Pertemuan ini juga mengingatkanku pada diskusi dengan Ibu Irawati Harsono, Komisoner Komnas Perempuan 2015-2019. Ia mengajukan pertanyaan: “Faktor-faktor apakah yang membuat korban kekerasan seksual pulih di Indonesia?” Jika kita mengetahui faktor utama yang membantu korban pulih, mungkin intervensi-intervensi bisa dilakukan.
“Ia pintar sekali, besok ia mau lomba karate…mungkin karena aku sudah tenang dan percaya diri, ia tidak cengeng lagi.

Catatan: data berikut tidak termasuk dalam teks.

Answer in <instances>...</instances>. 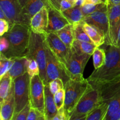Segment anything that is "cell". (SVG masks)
<instances>
[{"label": "cell", "instance_id": "cell-2", "mask_svg": "<svg viewBox=\"0 0 120 120\" xmlns=\"http://www.w3.org/2000/svg\"><path fill=\"white\" fill-rule=\"evenodd\" d=\"M30 31V26L24 23H15L3 35L10 43L12 59L26 56Z\"/></svg>", "mask_w": 120, "mask_h": 120}, {"label": "cell", "instance_id": "cell-33", "mask_svg": "<svg viewBox=\"0 0 120 120\" xmlns=\"http://www.w3.org/2000/svg\"><path fill=\"white\" fill-rule=\"evenodd\" d=\"M64 100H65V91L64 89L59 90L54 95V101L56 104L57 110H60L64 107Z\"/></svg>", "mask_w": 120, "mask_h": 120}, {"label": "cell", "instance_id": "cell-36", "mask_svg": "<svg viewBox=\"0 0 120 120\" xmlns=\"http://www.w3.org/2000/svg\"><path fill=\"white\" fill-rule=\"evenodd\" d=\"M43 115L45 114L41 113L38 110L31 107L26 120H39Z\"/></svg>", "mask_w": 120, "mask_h": 120}, {"label": "cell", "instance_id": "cell-46", "mask_svg": "<svg viewBox=\"0 0 120 120\" xmlns=\"http://www.w3.org/2000/svg\"><path fill=\"white\" fill-rule=\"evenodd\" d=\"M28 1V0H19L20 3H21V5L22 6V7H24V5L26 4V3Z\"/></svg>", "mask_w": 120, "mask_h": 120}, {"label": "cell", "instance_id": "cell-10", "mask_svg": "<svg viewBox=\"0 0 120 120\" xmlns=\"http://www.w3.org/2000/svg\"><path fill=\"white\" fill-rule=\"evenodd\" d=\"M30 103L31 107L45 114V84L39 75L30 78Z\"/></svg>", "mask_w": 120, "mask_h": 120}, {"label": "cell", "instance_id": "cell-18", "mask_svg": "<svg viewBox=\"0 0 120 120\" xmlns=\"http://www.w3.org/2000/svg\"><path fill=\"white\" fill-rule=\"evenodd\" d=\"M1 104V120H11L15 112L14 83L12 82L10 91L7 98L0 103Z\"/></svg>", "mask_w": 120, "mask_h": 120}, {"label": "cell", "instance_id": "cell-15", "mask_svg": "<svg viewBox=\"0 0 120 120\" xmlns=\"http://www.w3.org/2000/svg\"><path fill=\"white\" fill-rule=\"evenodd\" d=\"M83 21L98 27L105 34L106 36L109 28L107 5L102 8L101 9L97 11L85 16Z\"/></svg>", "mask_w": 120, "mask_h": 120}, {"label": "cell", "instance_id": "cell-47", "mask_svg": "<svg viewBox=\"0 0 120 120\" xmlns=\"http://www.w3.org/2000/svg\"><path fill=\"white\" fill-rule=\"evenodd\" d=\"M86 117H87V116H85V117H81V118H76V119H75L74 120H86Z\"/></svg>", "mask_w": 120, "mask_h": 120}, {"label": "cell", "instance_id": "cell-28", "mask_svg": "<svg viewBox=\"0 0 120 120\" xmlns=\"http://www.w3.org/2000/svg\"><path fill=\"white\" fill-rule=\"evenodd\" d=\"M73 32L75 40L93 43L87 34L84 31L82 22L78 24L73 25Z\"/></svg>", "mask_w": 120, "mask_h": 120}, {"label": "cell", "instance_id": "cell-42", "mask_svg": "<svg viewBox=\"0 0 120 120\" xmlns=\"http://www.w3.org/2000/svg\"><path fill=\"white\" fill-rule=\"evenodd\" d=\"M120 120V108L112 116H111V117L109 118H108L107 120Z\"/></svg>", "mask_w": 120, "mask_h": 120}, {"label": "cell", "instance_id": "cell-12", "mask_svg": "<svg viewBox=\"0 0 120 120\" xmlns=\"http://www.w3.org/2000/svg\"><path fill=\"white\" fill-rule=\"evenodd\" d=\"M0 8L5 14L10 28L15 23L25 24L19 0H0Z\"/></svg>", "mask_w": 120, "mask_h": 120}, {"label": "cell", "instance_id": "cell-1", "mask_svg": "<svg viewBox=\"0 0 120 120\" xmlns=\"http://www.w3.org/2000/svg\"><path fill=\"white\" fill-rule=\"evenodd\" d=\"M104 50L106 54L105 64L95 70L87 79L91 85L106 82L120 75V48L109 45Z\"/></svg>", "mask_w": 120, "mask_h": 120}, {"label": "cell", "instance_id": "cell-29", "mask_svg": "<svg viewBox=\"0 0 120 120\" xmlns=\"http://www.w3.org/2000/svg\"><path fill=\"white\" fill-rule=\"evenodd\" d=\"M14 63L13 59L7 58L3 54H0V79L8 73Z\"/></svg>", "mask_w": 120, "mask_h": 120}, {"label": "cell", "instance_id": "cell-20", "mask_svg": "<svg viewBox=\"0 0 120 120\" xmlns=\"http://www.w3.org/2000/svg\"><path fill=\"white\" fill-rule=\"evenodd\" d=\"M57 111L54 101V95L50 91L49 84H46L45 85V117L52 119Z\"/></svg>", "mask_w": 120, "mask_h": 120}, {"label": "cell", "instance_id": "cell-39", "mask_svg": "<svg viewBox=\"0 0 120 120\" xmlns=\"http://www.w3.org/2000/svg\"><path fill=\"white\" fill-rule=\"evenodd\" d=\"M52 120H68V116H67L66 111L64 110V107L58 110L56 114L54 116Z\"/></svg>", "mask_w": 120, "mask_h": 120}, {"label": "cell", "instance_id": "cell-38", "mask_svg": "<svg viewBox=\"0 0 120 120\" xmlns=\"http://www.w3.org/2000/svg\"><path fill=\"white\" fill-rule=\"evenodd\" d=\"M75 6H76V2L74 0H62L60 4V11L61 12H63L67 9L73 8Z\"/></svg>", "mask_w": 120, "mask_h": 120}, {"label": "cell", "instance_id": "cell-24", "mask_svg": "<svg viewBox=\"0 0 120 120\" xmlns=\"http://www.w3.org/2000/svg\"><path fill=\"white\" fill-rule=\"evenodd\" d=\"M97 47L93 43L75 40L71 48L79 53L87 54L92 56Z\"/></svg>", "mask_w": 120, "mask_h": 120}, {"label": "cell", "instance_id": "cell-19", "mask_svg": "<svg viewBox=\"0 0 120 120\" xmlns=\"http://www.w3.org/2000/svg\"><path fill=\"white\" fill-rule=\"evenodd\" d=\"M83 29L94 44L97 47L104 45L105 42V35L100 29L94 25L90 24L83 21L82 22Z\"/></svg>", "mask_w": 120, "mask_h": 120}, {"label": "cell", "instance_id": "cell-13", "mask_svg": "<svg viewBox=\"0 0 120 120\" xmlns=\"http://www.w3.org/2000/svg\"><path fill=\"white\" fill-rule=\"evenodd\" d=\"M45 36L46 42L54 55L64 66L66 63L70 48H69L58 37L56 33L48 32Z\"/></svg>", "mask_w": 120, "mask_h": 120}, {"label": "cell", "instance_id": "cell-21", "mask_svg": "<svg viewBox=\"0 0 120 120\" xmlns=\"http://www.w3.org/2000/svg\"><path fill=\"white\" fill-rule=\"evenodd\" d=\"M12 59H14V63L8 73L14 80L16 77L27 73L28 58L26 56H23Z\"/></svg>", "mask_w": 120, "mask_h": 120}, {"label": "cell", "instance_id": "cell-23", "mask_svg": "<svg viewBox=\"0 0 120 120\" xmlns=\"http://www.w3.org/2000/svg\"><path fill=\"white\" fill-rule=\"evenodd\" d=\"M55 33H56L58 37L68 48H71L73 43L75 40L73 32V25L69 23L62 29Z\"/></svg>", "mask_w": 120, "mask_h": 120}, {"label": "cell", "instance_id": "cell-3", "mask_svg": "<svg viewBox=\"0 0 120 120\" xmlns=\"http://www.w3.org/2000/svg\"><path fill=\"white\" fill-rule=\"evenodd\" d=\"M26 57L34 59L38 63L40 69L39 76L45 85L48 84L46 76V52L45 36L30 31Z\"/></svg>", "mask_w": 120, "mask_h": 120}, {"label": "cell", "instance_id": "cell-27", "mask_svg": "<svg viewBox=\"0 0 120 120\" xmlns=\"http://www.w3.org/2000/svg\"><path fill=\"white\" fill-rule=\"evenodd\" d=\"M92 56L93 59V65L95 70L99 69L105 64L106 54L104 49H101L99 47H97Z\"/></svg>", "mask_w": 120, "mask_h": 120}, {"label": "cell", "instance_id": "cell-52", "mask_svg": "<svg viewBox=\"0 0 120 120\" xmlns=\"http://www.w3.org/2000/svg\"></svg>", "mask_w": 120, "mask_h": 120}, {"label": "cell", "instance_id": "cell-44", "mask_svg": "<svg viewBox=\"0 0 120 120\" xmlns=\"http://www.w3.org/2000/svg\"><path fill=\"white\" fill-rule=\"evenodd\" d=\"M0 19H7V16H6L5 14L3 12V11L0 8Z\"/></svg>", "mask_w": 120, "mask_h": 120}, {"label": "cell", "instance_id": "cell-51", "mask_svg": "<svg viewBox=\"0 0 120 120\" xmlns=\"http://www.w3.org/2000/svg\"></svg>", "mask_w": 120, "mask_h": 120}, {"label": "cell", "instance_id": "cell-26", "mask_svg": "<svg viewBox=\"0 0 120 120\" xmlns=\"http://www.w3.org/2000/svg\"><path fill=\"white\" fill-rule=\"evenodd\" d=\"M109 104L101 103L87 116L86 120H104L107 112Z\"/></svg>", "mask_w": 120, "mask_h": 120}, {"label": "cell", "instance_id": "cell-49", "mask_svg": "<svg viewBox=\"0 0 120 120\" xmlns=\"http://www.w3.org/2000/svg\"><path fill=\"white\" fill-rule=\"evenodd\" d=\"M45 120H52V119H49V118H47L45 117Z\"/></svg>", "mask_w": 120, "mask_h": 120}, {"label": "cell", "instance_id": "cell-9", "mask_svg": "<svg viewBox=\"0 0 120 120\" xmlns=\"http://www.w3.org/2000/svg\"><path fill=\"white\" fill-rule=\"evenodd\" d=\"M109 28L105 36L107 46L117 45L118 33L120 28V5L107 4Z\"/></svg>", "mask_w": 120, "mask_h": 120}, {"label": "cell", "instance_id": "cell-30", "mask_svg": "<svg viewBox=\"0 0 120 120\" xmlns=\"http://www.w3.org/2000/svg\"><path fill=\"white\" fill-rule=\"evenodd\" d=\"M107 4H86L82 7V10L84 17L97 11L101 9L105 6Z\"/></svg>", "mask_w": 120, "mask_h": 120}, {"label": "cell", "instance_id": "cell-35", "mask_svg": "<svg viewBox=\"0 0 120 120\" xmlns=\"http://www.w3.org/2000/svg\"><path fill=\"white\" fill-rule=\"evenodd\" d=\"M30 108H31V105H30V103H29L19 112L16 114H14V117L11 120H26L29 111H30Z\"/></svg>", "mask_w": 120, "mask_h": 120}, {"label": "cell", "instance_id": "cell-50", "mask_svg": "<svg viewBox=\"0 0 120 120\" xmlns=\"http://www.w3.org/2000/svg\"><path fill=\"white\" fill-rule=\"evenodd\" d=\"M74 1H75V2H76V1H77V0H74Z\"/></svg>", "mask_w": 120, "mask_h": 120}, {"label": "cell", "instance_id": "cell-37", "mask_svg": "<svg viewBox=\"0 0 120 120\" xmlns=\"http://www.w3.org/2000/svg\"><path fill=\"white\" fill-rule=\"evenodd\" d=\"M10 29V24L8 20L0 19V36H2L8 32Z\"/></svg>", "mask_w": 120, "mask_h": 120}, {"label": "cell", "instance_id": "cell-48", "mask_svg": "<svg viewBox=\"0 0 120 120\" xmlns=\"http://www.w3.org/2000/svg\"><path fill=\"white\" fill-rule=\"evenodd\" d=\"M39 120H45V115H43V116H42V117H41V119Z\"/></svg>", "mask_w": 120, "mask_h": 120}, {"label": "cell", "instance_id": "cell-6", "mask_svg": "<svg viewBox=\"0 0 120 120\" xmlns=\"http://www.w3.org/2000/svg\"><path fill=\"white\" fill-rule=\"evenodd\" d=\"M15 98L14 114L19 112L30 103V77L28 73L13 80Z\"/></svg>", "mask_w": 120, "mask_h": 120}, {"label": "cell", "instance_id": "cell-11", "mask_svg": "<svg viewBox=\"0 0 120 120\" xmlns=\"http://www.w3.org/2000/svg\"><path fill=\"white\" fill-rule=\"evenodd\" d=\"M92 86L99 92L101 103L109 104L112 100L120 96V75L106 82Z\"/></svg>", "mask_w": 120, "mask_h": 120}, {"label": "cell", "instance_id": "cell-45", "mask_svg": "<svg viewBox=\"0 0 120 120\" xmlns=\"http://www.w3.org/2000/svg\"><path fill=\"white\" fill-rule=\"evenodd\" d=\"M117 46L120 47V28L119 33H118V40H117Z\"/></svg>", "mask_w": 120, "mask_h": 120}, {"label": "cell", "instance_id": "cell-32", "mask_svg": "<svg viewBox=\"0 0 120 120\" xmlns=\"http://www.w3.org/2000/svg\"><path fill=\"white\" fill-rule=\"evenodd\" d=\"M27 73L30 78L36 75H39V66L38 63L35 60L28 59Z\"/></svg>", "mask_w": 120, "mask_h": 120}, {"label": "cell", "instance_id": "cell-5", "mask_svg": "<svg viewBox=\"0 0 120 120\" xmlns=\"http://www.w3.org/2000/svg\"><path fill=\"white\" fill-rule=\"evenodd\" d=\"M100 103V97L98 90L90 84L87 91L70 114L68 120H74L87 116Z\"/></svg>", "mask_w": 120, "mask_h": 120}, {"label": "cell", "instance_id": "cell-22", "mask_svg": "<svg viewBox=\"0 0 120 120\" xmlns=\"http://www.w3.org/2000/svg\"><path fill=\"white\" fill-rule=\"evenodd\" d=\"M70 24L76 25L83 22L84 16L82 10V7L75 6L73 8L62 12Z\"/></svg>", "mask_w": 120, "mask_h": 120}, {"label": "cell", "instance_id": "cell-16", "mask_svg": "<svg viewBox=\"0 0 120 120\" xmlns=\"http://www.w3.org/2000/svg\"><path fill=\"white\" fill-rule=\"evenodd\" d=\"M45 7L50 8L48 0H28L23 7L25 23L30 26L32 18Z\"/></svg>", "mask_w": 120, "mask_h": 120}, {"label": "cell", "instance_id": "cell-8", "mask_svg": "<svg viewBox=\"0 0 120 120\" xmlns=\"http://www.w3.org/2000/svg\"><path fill=\"white\" fill-rule=\"evenodd\" d=\"M46 76L48 84L53 80L60 79L65 83L70 79L64 67L56 57L46 42Z\"/></svg>", "mask_w": 120, "mask_h": 120}, {"label": "cell", "instance_id": "cell-25", "mask_svg": "<svg viewBox=\"0 0 120 120\" xmlns=\"http://www.w3.org/2000/svg\"><path fill=\"white\" fill-rule=\"evenodd\" d=\"M12 82V79L8 73L0 79V103H2L9 94Z\"/></svg>", "mask_w": 120, "mask_h": 120}, {"label": "cell", "instance_id": "cell-4", "mask_svg": "<svg viewBox=\"0 0 120 120\" xmlns=\"http://www.w3.org/2000/svg\"><path fill=\"white\" fill-rule=\"evenodd\" d=\"M90 86V83L86 79L83 80L69 79L65 83L64 88L65 100L63 107L68 116V120L70 114Z\"/></svg>", "mask_w": 120, "mask_h": 120}, {"label": "cell", "instance_id": "cell-41", "mask_svg": "<svg viewBox=\"0 0 120 120\" xmlns=\"http://www.w3.org/2000/svg\"><path fill=\"white\" fill-rule=\"evenodd\" d=\"M108 0H84L83 5L86 4H108Z\"/></svg>", "mask_w": 120, "mask_h": 120}, {"label": "cell", "instance_id": "cell-34", "mask_svg": "<svg viewBox=\"0 0 120 120\" xmlns=\"http://www.w3.org/2000/svg\"><path fill=\"white\" fill-rule=\"evenodd\" d=\"M49 86L52 93L55 95L59 90L64 89V84L62 79H56L49 83Z\"/></svg>", "mask_w": 120, "mask_h": 120}, {"label": "cell", "instance_id": "cell-43", "mask_svg": "<svg viewBox=\"0 0 120 120\" xmlns=\"http://www.w3.org/2000/svg\"><path fill=\"white\" fill-rule=\"evenodd\" d=\"M108 4L112 5H120V0H108Z\"/></svg>", "mask_w": 120, "mask_h": 120}, {"label": "cell", "instance_id": "cell-14", "mask_svg": "<svg viewBox=\"0 0 120 120\" xmlns=\"http://www.w3.org/2000/svg\"><path fill=\"white\" fill-rule=\"evenodd\" d=\"M48 22L49 8L45 7L35 14L30 19L31 30L36 34L46 35L48 33Z\"/></svg>", "mask_w": 120, "mask_h": 120}, {"label": "cell", "instance_id": "cell-17", "mask_svg": "<svg viewBox=\"0 0 120 120\" xmlns=\"http://www.w3.org/2000/svg\"><path fill=\"white\" fill-rule=\"evenodd\" d=\"M69 23L62 12L52 8H49L48 32H56Z\"/></svg>", "mask_w": 120, "mask_h": 120}, {"label": "cell", "instance_id": "cell-31", "mask_svg": "<svg viewBox=\"0 0 120 120\" xmlns=\"http://www.w3.org/2000/svg\"><path fill=\"white\" fill-rule=\"evenodd\" d=\"M0 52L7 58L12 59L10 43L4 36H1L0 38Z\"/></svg>", "mask_w": 120, "mask_h": 120}, {"label": "cell", "instance_id": "cell-7", "mask_svg": "<svg viewBox=\"0 0 120 120\" xmlns=\"http://www.w3.org/2000/svg\"><path fill=\"white\" fill-rule=\"evenodd\" d=\"M91 55L79 53L72 48H70L69 56L64 69L70 79L83 80V71Z\"/></svg>", "mask_w": 120, "mask_h": 120}, {"label": "cell", "instance_id": "cell-40", "mask_svg": "<svg viewBox=\"0 0 120 120\" xmlns=\"http://www.w3.org/2000/svg\"><path fill=\"white\" fill-rule=\"evenodd\" d=\"M50 8H54L57 10L60 11V4L62 0H48Z\"/></svg>", "mask_w": 120, "mask_h": 120}]
</instances>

Ia mau jadi biologist mba…aku harus bekerja biar ia menjadi sukses,” ceritanya penuh semangat tentang ananda yang semakin tumbuh dan aktif di sekolahnya. Bolehkah aku sebut “anak” menjadi salah satu motivasinya?
Banyak cinta untukmu dan untuk para sahabat pendamping. Kita kuat dan terus berlipat untuk terus berjuang mendapatkan keadilan. []
Penulis pertama kali menuliskan cerita ini pada 2019 saat masih menjalankan tugas sebagai Advokat, saat ini penulis adalah komisioner Komnas Perempuan. Tulisan telah diperbaharui seperlunya oleh penulis pada 2021.